Nanopores offer highly sensitive, low-cost, and single-molecule sensing capabilities, and the societal impact of this approach is best captured by the advent of nanopore-based DNA detection and sequencing technologies, which extract genomic information without amplification. To address a critical difficulty plaguing such undertakings involving especially protein-based nanopores isolated in lipid bilayers, namely, the formation of a stable, long-lasting single nanopore, we pioneer herein an approach for generating functional nanostructures enabling small single-stranded DNA (ssDNA) detection.
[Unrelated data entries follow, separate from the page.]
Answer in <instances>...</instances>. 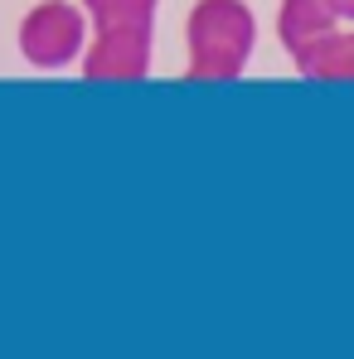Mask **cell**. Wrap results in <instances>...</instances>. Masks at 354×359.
Returning <instances> with one entry per match:
<instances>
[{
	"instance_id": "cell-1",
	"label": "cell",
	"mask_w": 354,
	"mask_h": 359,
	"mask_svg": "<svg viewBox=\"0 0 354 359\" xmlns=\"http://www.w3.org/2000/svg\"><path fill=\"white\" fill-rule=\"evenodd\" d=\"M257 54V15L247 0H194L184 15V78L233 83Z\"/></svg>"
},
{
	"instance_id": "cell-2",
	"label": "cell",
	"mask_w": 354,
	"mask_h": 359,
	"mask_svg": "<svg viewBox=\"0 0 354 359\" xmlns=\"http://www.w3.org/2000/svg\"><path fill=\"white\" fill-rule=\"evenodd\" d=\"M88 34H93V25H88L83 0H39L20 15L15 49L34 73H68L83 59Z\"/></svg>"
},
{
	"instance_id": "cell-3",
	"label": "cell",
	"mask_w": 354,
	"mask_h": 359,
	"mask_svg": "<svg viewBox=\"0 0 354 359\" xmlns=\"http://www.w3.org/2000/svg\"><path fill=\"white\" fill-rule=\"evenodd\" d=\"M156 29H93L78 73L88 83H141L151 78Z\"/></svg>"
},
{
	"instance_id": "cell-4",
	"label": "cell",
	"mask_w": 354,
	"mask_h": 359,
	"mask_svg": "<svg viewBox=\"0 0 354 359\" xmlns=\"http://www.w3.org/2000/svg\"><path fill=\"white\" fill-rule=\"evenodd\" d=\"M340 25L345 20H340L335 0H282L277 5V44L287 59H301L315 39H325Z\"/></svg>"
},
{
	"instance_id": "cell-5",
	"label": "cell",
	"mask_w": 354,
	"mask_h": 359,
	"mask_svg": "<svg viewBox=\"0 0 354 359\" xmlns=\"http://www.w3.org/2000/svg\"><path fill=\"white\" fill-rule=\"evenodd\" d=\"M292 68L306 83H354V29H330L301 59H292Z\"/></svg>"
},
{
	"instance_id": "cell-6",
	"label": "cell",
	"mask_w": 354,
	"mask_h": 359,
	"mask_svg": "<svg viewBox=\"0 0 354 359\" xmlns=\"http://www.w3.org/2000/svg\"><path fill=\"white\" fill-rule=\"evenodd\" d=\"M335 10H340V20H345V25H354V0H335Z\"/></svg>"
}]
</instances>
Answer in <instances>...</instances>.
We designed a dynamic hybrid construct by appending extramembrane peptide nucleic acid (PNA) segments to the C-terminus of modified ion channel-forming alamethicin monomers. We found that the resulting chimeric molecules successfully coassemble in a voltage-dependent manner in planar lipid membranes generating diameter-variable oligomers. The subsequent interaction at the flexible extramembrane segment of such formed dynamic nanopores with aqueously added complementary ssDNA fragments leads to overall conformational alterations affecting the peptide assembly state kinetics and mediated ionic current. Such recognition events were found specific to the primary structure of target ssDNA and uninhibited the presence of serum. Our platform demonstrates the feasibility of designing an entirely new class of versatile chimeric biosensors, for which, dependent upon the nature of the attached receptor moiety and underlying recognition chemistry, the applicability area may extend to other analytes.